Provided text |
Published on 24 April 2012 11:55 AM EDT
Written by Michael Larabel in Gaming
3 Comments

The Cube 2 / Sauerbraten engine can now provide vastly improved graphics capabilities that can take better advantage of modern hardware thanks to Tesseract.

From last week's announcement, "What is Tesseract? Tesseract is a sort of Frankenstein's monster that escaped the lab when I ripped out the static lightmapped heart of Sauerbraten, squished it under-foot with extreme prejudice, and stitched it back together with deferred shading and shadowmapping."

Cube 2 Tesseract provides deferred shading support, HDR rendering with tone-mapping and bloom, omni-directional point-light shadowmaps, sunlight cascaded shadow-maps, screen-space ambient occlusion, screen-space water reflections, refractive alpha cubes, and refractive glass material.

Right now this advanced "Cube 2" code is being housed on GitHub.

This improved engine code is still available as open-source under the Zlib license and "the codebase is still in a state of high flux, so I would expect a lot of changes coming in the future."

Stated problem 1 | Duplicate everything in the listing from the line containing "From the photographic" down through the final line of the listing.
The listing that follows the article has no connection to it.

Data records:
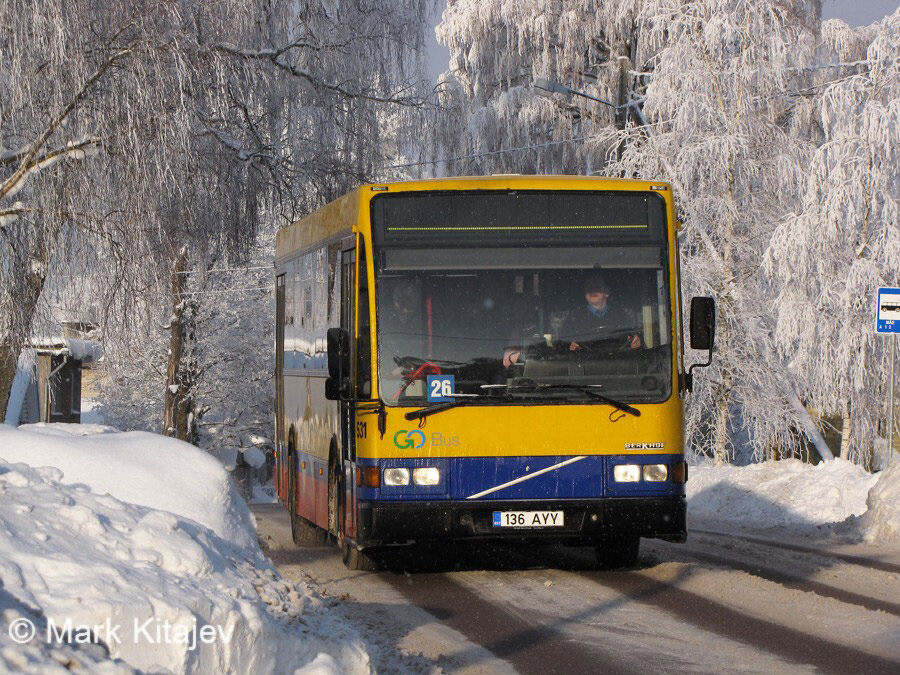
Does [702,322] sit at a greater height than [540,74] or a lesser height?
lesser

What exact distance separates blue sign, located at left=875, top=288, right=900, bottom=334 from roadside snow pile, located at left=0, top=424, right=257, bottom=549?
43.1 ft

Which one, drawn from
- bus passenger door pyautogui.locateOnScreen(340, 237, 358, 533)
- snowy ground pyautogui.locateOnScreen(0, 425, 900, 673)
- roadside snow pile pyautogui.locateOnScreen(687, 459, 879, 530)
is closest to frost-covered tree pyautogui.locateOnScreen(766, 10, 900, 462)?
roadside snow pile pyautogui.locateOnScreen(687, 459, 879, 530)

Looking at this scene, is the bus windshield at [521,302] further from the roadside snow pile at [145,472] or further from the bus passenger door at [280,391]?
the bus passenger door at [280,391]

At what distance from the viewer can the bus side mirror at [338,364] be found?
1168 centimetres

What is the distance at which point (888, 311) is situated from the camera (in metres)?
19.5

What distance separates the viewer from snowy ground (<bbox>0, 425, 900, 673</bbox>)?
4922 mm

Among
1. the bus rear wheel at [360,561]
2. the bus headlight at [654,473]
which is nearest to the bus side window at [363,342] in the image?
the bus rear wheel at [360,561]

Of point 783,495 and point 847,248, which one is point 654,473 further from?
point 847,248

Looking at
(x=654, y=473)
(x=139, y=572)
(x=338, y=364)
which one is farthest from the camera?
(x=338, y=364)

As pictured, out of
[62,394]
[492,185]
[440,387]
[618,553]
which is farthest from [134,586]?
[62,394]

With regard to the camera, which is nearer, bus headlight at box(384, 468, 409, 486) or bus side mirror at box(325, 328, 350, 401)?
bus headlight at box(384, 468, 409, 486)

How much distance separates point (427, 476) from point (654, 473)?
1.84 m

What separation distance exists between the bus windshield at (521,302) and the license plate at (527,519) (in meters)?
0.90

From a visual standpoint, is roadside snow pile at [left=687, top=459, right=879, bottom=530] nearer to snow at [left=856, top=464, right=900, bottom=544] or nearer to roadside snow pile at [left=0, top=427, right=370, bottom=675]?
snow at [left=856, top=464, right=900, bottom=544]
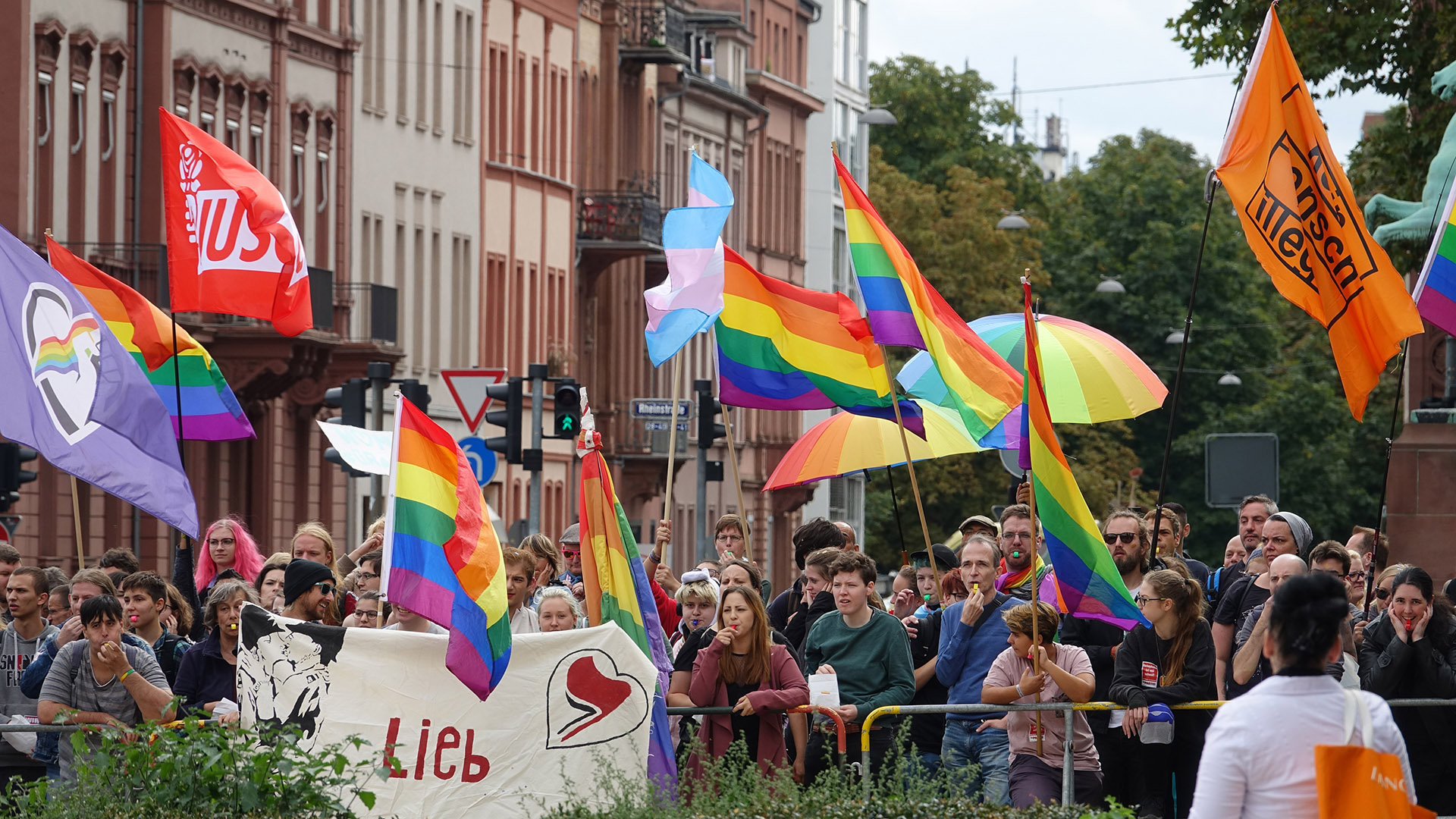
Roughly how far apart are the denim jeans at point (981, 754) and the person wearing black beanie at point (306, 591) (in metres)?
2.96

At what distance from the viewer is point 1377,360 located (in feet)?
49.0

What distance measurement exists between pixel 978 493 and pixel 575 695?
191ft

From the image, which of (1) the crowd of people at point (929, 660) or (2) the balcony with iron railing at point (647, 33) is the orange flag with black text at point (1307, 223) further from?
(2) the balcony with iron railing at point (647, 33)

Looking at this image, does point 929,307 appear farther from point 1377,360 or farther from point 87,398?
point 87,398

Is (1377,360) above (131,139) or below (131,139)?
below

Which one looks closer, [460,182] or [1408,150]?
[1408,150]

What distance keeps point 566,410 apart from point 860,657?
39.5ft

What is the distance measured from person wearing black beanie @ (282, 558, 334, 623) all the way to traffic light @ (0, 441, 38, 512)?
12.7 metres

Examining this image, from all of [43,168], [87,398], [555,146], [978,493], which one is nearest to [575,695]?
[87,398]

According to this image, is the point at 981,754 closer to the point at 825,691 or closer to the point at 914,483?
the point at 825,691

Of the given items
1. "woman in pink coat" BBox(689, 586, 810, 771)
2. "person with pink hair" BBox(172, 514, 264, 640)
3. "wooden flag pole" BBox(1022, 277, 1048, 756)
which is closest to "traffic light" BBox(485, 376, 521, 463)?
"person with pink hair" BBox(172, 514, 264, 640)

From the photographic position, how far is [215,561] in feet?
54.1

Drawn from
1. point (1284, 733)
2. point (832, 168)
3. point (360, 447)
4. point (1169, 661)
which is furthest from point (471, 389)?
point (832, 168)

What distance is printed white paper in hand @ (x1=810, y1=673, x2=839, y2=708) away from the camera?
43.0 ft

Stated problem 2 | Go on with the article about the Tesseract upgrade to the Cube 2 engine, starting after its last sentence.

Task output 1 |
From the photographic position, how far is [215,561] in feet?
54.1

Drawn from
1. point (1284, 733)
2. point (832, 168)
3. point (360, 447)
4. point (1169, 661)
which is furthest from point (471, 389)?
point (832, 168)

What distance is printed white paper in hand @ (x1=810, y1=673, x2=839, y2=708) away from the camera?
43.0 ft

Task output 2 |
The main developer says Sauerbraten / Cube 2 development will continue but this is "just a fork, a what-if experiment to see what it might look like if it dropped all concerns about compatibility and good performance on old hardware and just tried to modernize." Additionally, "Tesseract is not at this moment endeavoring to be a stand-alone game, but just another parallel codebase people interested in the engine can choose from to work from if they want to mod it into a game of their own."

Embedded below are some Tesseract demo videos.


About The Author
Michael Larabel is the principal author of Phoronix.com and founded the web-site in 2004 with a focus on enriching the Linux hardware experience and being the largest web-site devoted to Linux hardware reviews, particularly for products relevant to Linux gamers and enthusiasts but also commonly reviewing servers/workstations and embedded Linux devices. Michael has written more than 10,000 articles covering the state of Linux hardware support, Linux performance, graphics hardware drivers, and other topics. Michael is also the lead developer of the Phoronix Test Suite, Phoromatic, and OpenBenchmarking.org automated testing software. He can be followed via and or contacted via .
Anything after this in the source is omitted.